Nass was actually earmarked for the board position by Alford, the Hall of Fame’s executive vice president whose son Steve starred at nearby New Castle High School and now coaches at UCLA.

Alford asked Nass a few months ago if he’d be interested, and both parties recognized the profit from the arrangement. Nass fit a duality of needs, as the new 15-member board is comprised heavily of former coaches and just two other representatives from south of Indianapolis. With Nass, they get a former player and southern flavor — as well as a business pedigree as Nass represents the fourth of five generations to run Huntingburg’s Nass and Son Funeral Home.

“One of the things that (Sam Alford) told me ... was that being from the business world, maybe I could add something from the business world to the board of directors,” Nass said.

Nass indicated there’s a good chance he’ll jump in with the investment and budget committee, as board members are farmed out to committees that suit their interests and strengths. There’s more to the gig — fundraising ventures, banquets and board meetings in New Castle four times annually. Nass embraces the demands to come.

“I’m fortunate enough that right now, I have the time to do that,” he said. “And it’s something that I’m very interested in.”

There’s been more and more things to see — and even to touch — at the 14,000-square-foot museum.

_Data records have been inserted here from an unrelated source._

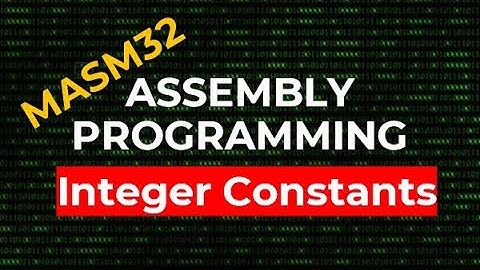 Integer Constants | MASM32 Assembly Programming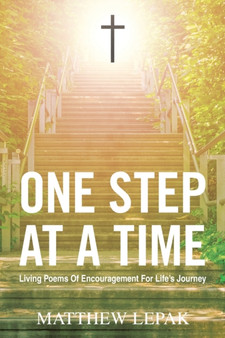 One Step at a Time : Living Poems of Encouragement for Life's Journey by Matthew Lepak - Paperback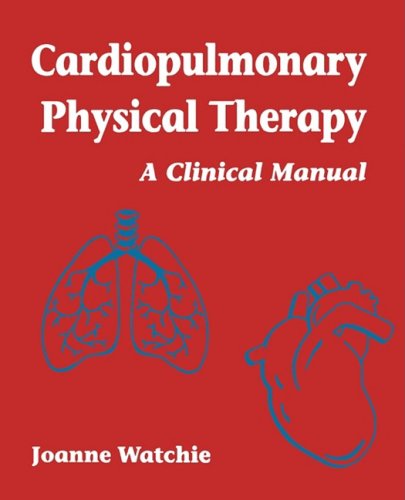 Beispielbild fr Cardiopulmonary Physical Therapy: A Clinical Manual zum Verkauf von Wonder Book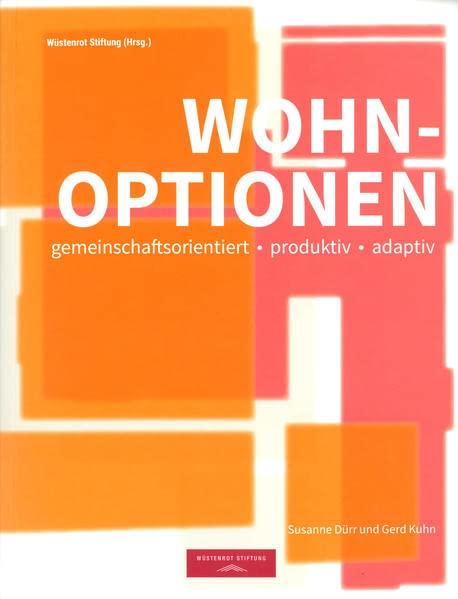 Wohnoptionen: gemeinschaftsorientiert. produktiv. adaptiv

Outside of the traditional memorabilia and exhibits behind glass cases, new interactive exhibits have opened where fans can attempt a “winning shot” themselves, “block the shot” of Oscar Robertson, or become a broadcaster making the call of the big game. An extensive research library is also included, as fans can dig up information about now-defunct high schools and even watch archived game films upon request.

“If somebody has not attended the Indiana Basketball Hall of Fame, it’s well worth their time and their energy. In fact, you can’t take in everything in one trip,” Nass said. “I’d say from my knowledge, it’s probably the top basketball hall of fame in the country.”

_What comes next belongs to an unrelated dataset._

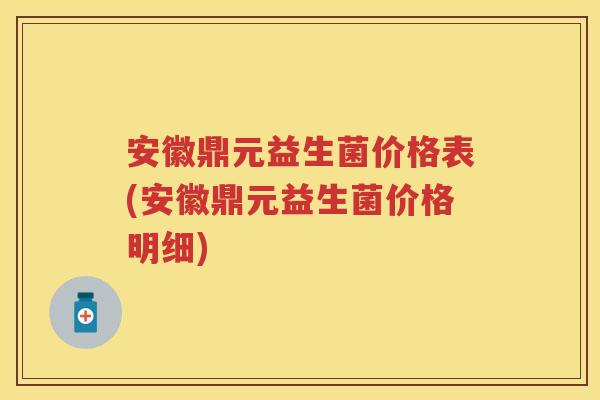 安徽鼎元益生菌价格表(安徽鼎元益生菌价格明细)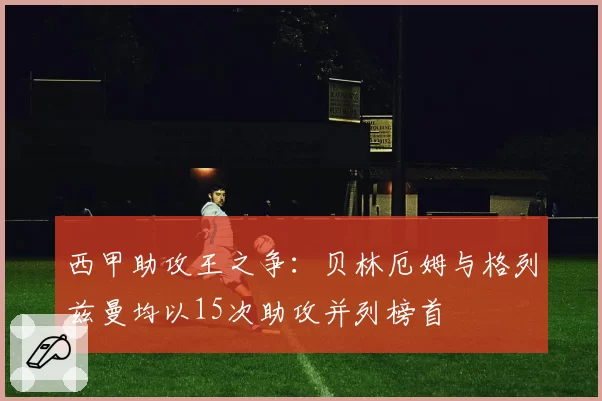 西甲助攻王之争：贝林厄姆与格列兹曼均以15次助攻并列榜首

It’s always looking for more from fans who may be holding on to some tidbit of Hoosier hoops history that would be of interest to Hall of Fame visitors.

“We’d encourage people that have memorabilia to let us know,” Nass said.

Some of Nass’ belongings are in the mix, as the most recent Hall of Fame inductees each have a personal display set up in the museum’s main entrance. Nass has his All-Star gear, pictures, posters and his Huntingburg letter jacket displayed. After a year, those belongings are packed back up in a box and returned as the next Hall of Fame class takes center stage. When Nass’ turn in the spotlight expires, though, his behind-the-scenes work will just be revving up.

“Whenever you’re inducted into the Hall of Fame, they ask you to give a three-minute speech, and what you hear throughout is it’s very humbling,” Nass said. “And it’s not only humbling to be selected, but it’s also very humbling to be selected as part of the leadership for that organization.”